Annual mean concentrations for (a)O3, DO3, and TO, and
(b)NOx, NMHC, and ozone formation potential (OFP) in Windsor during
1996–2015.
Significantly decreasing trends were observed in Windsor for annual mean
NOx (-1.34 ppb yr-1), NMHC
(-2.98µg m-3 yr-1),
and OFP (-9.77µg m-3 yr-1) during the 20-year study period (Fig. 4b). The percent
decreases were 58 %, 61 %, and 73 % for NOx, NMHC, and OFP,
respectively, indicating effective emission control. It should be noted that
during 1996–2008, some pollutants were changing at greater rates compared
with the 20-year trend, including O3 (0.55 ppb yr-1), NMHC
(-4.34µg m-3 yr-1), and OFP (-13.5µg m-3 yr-1). After 2008,
concentrations of O3, NMHC, and OFP leveled off, while NOx and DO3
concentrations continued to decrease.
The decreased NO titration effect was further investigated by examining the
ratio of NO/NOx (Fig. S1). Significantly decreased NO
(-0.73 ppb yr-1) and NO2 (-0.66 ppb yr-1) were observed during the study
period. Furthermore, the NO/NOx ratio decreased from 0.34 in 1996 to
0.16 in 2015, with an average rate of -0.012 yr-1, supporting the decrease in
the NO titration effect in Windsor. Our results are consistent with studies
in other countries. For example, NO2/NOx ratio increased from 0.08 in
2005 to 0.15 in 2010 in Japan (Itano et al., 2014), implying a decreased
NO/NOx ratio. The NMHC/NOx ratios did not change much during the
20-year study period (min of 0.96, max of 1.3, and mean and median of 1.1). The low
ratios of VOC to NOx (<5) suggest that the study area is VOC
limited;
thus reduced NOx emissions may lead to increased O3 concentrations
(Sillman, 1999; USEPA, 2000).

GIVEN INSTRUCTION 1. From the passage on Windsor air-quality trends, extract everything from "The decreased NO" down to "1999; USEPA, 2000).".
GIVEN INSTRUCTION 2. According to the passage on Windsor air-quality trends, what were the NO/NOx ratios in 1996 and in 2015?
GIVEN INSTRUCTION 3. Continue the passage on Windsor air-quality trends from the point where it stops.

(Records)
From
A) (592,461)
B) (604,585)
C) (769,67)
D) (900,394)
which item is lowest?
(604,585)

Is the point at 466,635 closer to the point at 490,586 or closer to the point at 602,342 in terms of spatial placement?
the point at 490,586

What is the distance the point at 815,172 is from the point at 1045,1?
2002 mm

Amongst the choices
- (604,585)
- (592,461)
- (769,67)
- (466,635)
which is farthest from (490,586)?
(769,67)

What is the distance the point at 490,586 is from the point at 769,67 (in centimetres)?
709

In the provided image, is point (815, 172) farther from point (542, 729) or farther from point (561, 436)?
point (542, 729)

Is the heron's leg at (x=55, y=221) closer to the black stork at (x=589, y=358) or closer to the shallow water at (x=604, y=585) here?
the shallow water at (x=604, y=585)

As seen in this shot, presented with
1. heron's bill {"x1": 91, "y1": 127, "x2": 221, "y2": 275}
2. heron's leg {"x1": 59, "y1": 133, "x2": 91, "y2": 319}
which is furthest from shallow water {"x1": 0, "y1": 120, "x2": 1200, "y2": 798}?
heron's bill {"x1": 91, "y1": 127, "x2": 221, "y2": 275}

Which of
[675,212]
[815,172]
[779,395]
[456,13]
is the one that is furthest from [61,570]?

---

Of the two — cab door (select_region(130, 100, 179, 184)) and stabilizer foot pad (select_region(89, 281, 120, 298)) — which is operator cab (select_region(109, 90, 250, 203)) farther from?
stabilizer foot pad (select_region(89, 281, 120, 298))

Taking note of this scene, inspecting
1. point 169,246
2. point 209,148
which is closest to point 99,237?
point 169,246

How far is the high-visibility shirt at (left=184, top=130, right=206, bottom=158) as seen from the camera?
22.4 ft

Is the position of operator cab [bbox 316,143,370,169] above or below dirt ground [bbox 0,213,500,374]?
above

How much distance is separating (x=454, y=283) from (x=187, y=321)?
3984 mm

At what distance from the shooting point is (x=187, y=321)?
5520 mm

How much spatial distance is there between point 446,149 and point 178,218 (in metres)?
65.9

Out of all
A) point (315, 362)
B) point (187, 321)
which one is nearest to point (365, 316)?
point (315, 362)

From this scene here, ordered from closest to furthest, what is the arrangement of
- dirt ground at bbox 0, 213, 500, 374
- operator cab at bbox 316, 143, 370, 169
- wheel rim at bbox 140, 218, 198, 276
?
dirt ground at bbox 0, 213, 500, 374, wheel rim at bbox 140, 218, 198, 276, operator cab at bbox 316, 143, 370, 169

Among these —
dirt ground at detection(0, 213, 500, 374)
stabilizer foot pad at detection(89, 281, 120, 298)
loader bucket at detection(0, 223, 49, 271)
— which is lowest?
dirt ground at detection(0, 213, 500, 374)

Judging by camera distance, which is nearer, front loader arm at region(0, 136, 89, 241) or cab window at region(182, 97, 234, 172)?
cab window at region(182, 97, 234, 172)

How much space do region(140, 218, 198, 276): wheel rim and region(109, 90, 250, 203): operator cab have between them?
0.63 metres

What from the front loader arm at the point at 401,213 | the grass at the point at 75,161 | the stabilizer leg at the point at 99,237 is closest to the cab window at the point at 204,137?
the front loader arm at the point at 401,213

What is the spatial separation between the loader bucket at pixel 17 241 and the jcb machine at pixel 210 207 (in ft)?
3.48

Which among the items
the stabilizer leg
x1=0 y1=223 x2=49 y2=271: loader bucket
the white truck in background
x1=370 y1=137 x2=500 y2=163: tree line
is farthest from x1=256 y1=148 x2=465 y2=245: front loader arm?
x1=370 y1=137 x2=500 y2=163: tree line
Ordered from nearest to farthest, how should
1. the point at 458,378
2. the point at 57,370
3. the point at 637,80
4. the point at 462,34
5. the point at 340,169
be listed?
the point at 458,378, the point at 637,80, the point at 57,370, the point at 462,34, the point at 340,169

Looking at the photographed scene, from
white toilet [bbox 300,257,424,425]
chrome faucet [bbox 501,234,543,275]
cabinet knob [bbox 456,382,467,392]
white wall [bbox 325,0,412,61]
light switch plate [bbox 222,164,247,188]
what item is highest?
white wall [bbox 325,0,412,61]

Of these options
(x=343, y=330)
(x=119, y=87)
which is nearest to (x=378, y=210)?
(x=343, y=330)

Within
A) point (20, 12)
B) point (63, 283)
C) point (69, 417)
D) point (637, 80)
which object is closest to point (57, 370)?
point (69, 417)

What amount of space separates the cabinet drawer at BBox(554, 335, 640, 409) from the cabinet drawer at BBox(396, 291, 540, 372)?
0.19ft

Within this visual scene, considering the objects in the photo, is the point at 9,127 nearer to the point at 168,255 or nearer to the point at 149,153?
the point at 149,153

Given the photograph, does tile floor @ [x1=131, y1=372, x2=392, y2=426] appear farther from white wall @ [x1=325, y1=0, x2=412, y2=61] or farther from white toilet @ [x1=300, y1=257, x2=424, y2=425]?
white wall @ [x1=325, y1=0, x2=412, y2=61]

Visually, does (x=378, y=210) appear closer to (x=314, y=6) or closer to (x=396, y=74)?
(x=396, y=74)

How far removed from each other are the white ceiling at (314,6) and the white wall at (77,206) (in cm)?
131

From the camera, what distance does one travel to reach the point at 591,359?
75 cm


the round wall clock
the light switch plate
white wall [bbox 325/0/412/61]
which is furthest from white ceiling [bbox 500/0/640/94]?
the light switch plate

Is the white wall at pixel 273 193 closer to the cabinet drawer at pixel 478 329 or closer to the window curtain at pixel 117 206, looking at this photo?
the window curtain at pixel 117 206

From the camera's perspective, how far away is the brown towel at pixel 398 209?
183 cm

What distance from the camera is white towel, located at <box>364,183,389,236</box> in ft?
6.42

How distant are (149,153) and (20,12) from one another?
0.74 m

OUTPUT 1.
The decreased NO titration effect was further investigated by examining the
ratio of NO/NOx (Fig. S1). Significantly decreased NO
(-0.73 ppb yr-1) and NO2 (-0.66 ppb yr-1) were observed during the study
period. Furthermore, the NO/NOx ratio decreased from 0.34 in 1996 to
0.16 in 2015, with an average rate of -0.012 yr-1, supporting the decrease in
the NO titration effect in Windsor. Our results are consistent with studies
in other countries. For example, NO2/NOx ratio increased from 0.08 in
2005 to 0.15 in 2010 in Japan (Itano et al., 2014), implying a decreased
NO/NOx ratio. The NMHC/NOx ratios did not change much during the
20-year study period (min of 0.96, max of 1.3, and mean and median of 1.1). The low
ratios of VOC to NOx (<5) suggest that the study area is VOC
limited;
thus reduced NOx emissions may lead to increased O3 concentrations
(Sillman, 1999; USEPA, 2000).

OUTPUT 2. The ratio fell from 0.34 in 1996 to 0.16 in 2015.

OUTPUT 3.
Ozone and TO trends at various percentile levels
Figure S2 depicts long-term O3 and TO trends at 5th, 25th,
50th, 75th, and 95th percentiles in Windsor during 1996–2015.
The slopes of linear regression in three scenarios (i.e., all months, the
smog season, and the non-smog season) are summarized in Fig. 5 and Table S4.
Peak O3 concentrations (i.e., 95th percentile) decreased
during the smog season and for all months, suggesting that reduced precursor emissions
and photochemical production. O3 at all other percentile levels in all
three cases had increased, with higher rates at 25th and 50th
percentiles. The 25th percentile of O3 concentrations was
commonly considered to be a background value (Lin et al., 2000; Aleksic et al.,
2011; Parrington et al., 2013). Peak TO concentrations (95th
percentile) deceased, especially during the smog season, due to effective
emission control of O3 precursors. TO concentrations increased at all
other percentile levels during the non-smog season, when O3
photochemical production was limited, suggesting rising background O3
concentrations.
Slopes of long-term O3 and TO trends at various percentile
levels in all months, smog season, and non-smog season in Windsor during
1996–2015 (red border: significant at p<0.05; blue border:
significant at p<0.1; green border: not significant, i.e. p>0.1).
In the smog season, O3 concentrations increased at the
5th–75th percentile levels, while TO concentrations decreased with
a greater rate at higher percentile levels, suggesting that the decrease in
NO titration is one of the causes of increasing O3 in Windsor. In terms
of peak O3 concentrations (95th percentile), the decreasing rate
of TO (-1.0 ppb yr-1) is more than twice that of O3 (-0.45 ppb yr-1).
In other words, when the effect of NO titration is removed, peak O3
concentrations decreased more intensely due to reduced emissions of O3
precursors. During the non-smog season, the increasing rates of TO at
5–75th percentiles were much slower than those of O3. The results
suggest that the decreased NO titration effect could be one of the causes
for slower decrease in peak O3 in the smog season and increase in
O3 at low-to-high percentiles during both the smog and non-smog seasons.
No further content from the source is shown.